Sum from infinity to infinity

Question

How does one evaluate the following limits?

1. $\lim\limits_{n \to \infty} \sum\limits_{k=n}^\infty (1)$

2. $\lim\limits_{n \to \infty} \sum\limits_{k=n}^\infty k^{-1}$

3. $\lim\limits_{n \to \infty} \sum\limits_{k=n}^\infty 2^{-k}$

Do all three limits evaluate to $0$? If so, why? Perhaps only the third limit evaluates to $0$, while the first two are undefined. Again, why? @PeterTamaroff pointed out that the first two limits are undefined for fixed $n$, but does that necessarily imply they are undefined in the limit?

Answer 1

Consider the sequence $$\left(\sum_{k=n}^\infty 1\right)_{n \geq 1}.$$ This sequence is $$(\infty,\infty,\infty,\ldots).$$ Hence, if we wish to define a limit of this sequence, it should be $$\lim_{n \rightarrow \infty} \sum_{k=n}^\infty 1=\lim_{n \rightarrow \infty} \infty=\infty.$$

The second example is resolved in the same way (since the series is also divergent).

In the third case, the sequence is $$\left(\sum_{k=n}^\infty \frac{1}{2^k}\right)_{n \geq 1}.$$ Since $$\sum_{k \geq 1} \frac{1}{2^k}=1,$$ the sequence is $$(1,\tfrac{1}{2},\tfrac{1}{4},\ldots)$$ so $$\lim_{n \rightarrow \infty} \sum_{k=n}^\infty \frac{1}{2^k}=0.$$

Answer 2

As limits are usually defined, you can only take $\lim_{n \to \infty}$ of an actual sequence of real numbers, so the first two limits are in fact meaningless, while the third evaluates to $0$ since $\frac{1}{2^{n-1}} \to 0$.

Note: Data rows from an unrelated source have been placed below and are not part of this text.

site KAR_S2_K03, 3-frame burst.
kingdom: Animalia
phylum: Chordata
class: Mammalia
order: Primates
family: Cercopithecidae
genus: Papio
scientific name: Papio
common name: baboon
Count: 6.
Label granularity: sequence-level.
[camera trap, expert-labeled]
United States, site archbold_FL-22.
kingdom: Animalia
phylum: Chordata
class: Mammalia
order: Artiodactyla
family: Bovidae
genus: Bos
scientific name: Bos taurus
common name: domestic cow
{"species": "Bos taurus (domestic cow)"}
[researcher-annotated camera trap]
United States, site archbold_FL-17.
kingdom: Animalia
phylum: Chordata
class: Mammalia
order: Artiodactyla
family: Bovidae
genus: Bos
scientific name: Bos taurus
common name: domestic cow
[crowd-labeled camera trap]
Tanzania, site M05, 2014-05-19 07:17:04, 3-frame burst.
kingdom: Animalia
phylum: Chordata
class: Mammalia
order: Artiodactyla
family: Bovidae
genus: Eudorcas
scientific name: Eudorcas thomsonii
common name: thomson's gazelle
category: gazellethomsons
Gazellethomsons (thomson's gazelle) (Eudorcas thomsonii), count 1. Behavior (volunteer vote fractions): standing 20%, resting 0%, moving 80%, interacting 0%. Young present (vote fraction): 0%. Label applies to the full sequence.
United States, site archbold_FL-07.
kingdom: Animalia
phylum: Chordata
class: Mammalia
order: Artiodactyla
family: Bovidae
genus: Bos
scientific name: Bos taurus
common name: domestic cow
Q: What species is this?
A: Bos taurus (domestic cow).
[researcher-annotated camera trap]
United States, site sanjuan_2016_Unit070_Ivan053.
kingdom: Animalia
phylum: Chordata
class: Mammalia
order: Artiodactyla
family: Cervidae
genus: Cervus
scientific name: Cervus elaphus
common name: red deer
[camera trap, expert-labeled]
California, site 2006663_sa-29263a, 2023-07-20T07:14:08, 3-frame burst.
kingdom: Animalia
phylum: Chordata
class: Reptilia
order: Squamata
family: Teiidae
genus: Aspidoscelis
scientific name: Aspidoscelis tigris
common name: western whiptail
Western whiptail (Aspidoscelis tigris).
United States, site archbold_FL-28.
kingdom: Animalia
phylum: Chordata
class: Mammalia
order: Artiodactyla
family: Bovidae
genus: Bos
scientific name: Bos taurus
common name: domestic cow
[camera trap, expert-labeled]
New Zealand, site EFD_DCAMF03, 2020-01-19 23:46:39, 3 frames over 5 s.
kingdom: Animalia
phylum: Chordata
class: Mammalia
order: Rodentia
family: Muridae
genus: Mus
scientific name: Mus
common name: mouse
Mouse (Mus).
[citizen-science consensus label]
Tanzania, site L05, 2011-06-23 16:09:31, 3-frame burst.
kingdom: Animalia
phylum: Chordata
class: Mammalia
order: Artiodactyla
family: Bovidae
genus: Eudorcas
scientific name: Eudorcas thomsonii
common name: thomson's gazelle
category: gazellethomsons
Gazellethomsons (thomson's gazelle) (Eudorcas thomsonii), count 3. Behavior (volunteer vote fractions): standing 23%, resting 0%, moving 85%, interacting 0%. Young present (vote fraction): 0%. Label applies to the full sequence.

However, it is possible to discuss convergence in the extended real line $\mathbb{R} \cup \{-\infty,\infty\} = [-\infty, \infty]$. In this framework, observe that the sequences of partial sums for the first two sums both approach $\infty$, so both sums are equal to $\infty$ for any fixed $n$. Then the first and second limits are the limit of the sequence $\infty, \infty, \infty, \dots$, which converges to $\infty$. The third limit is still $0$ as it was before.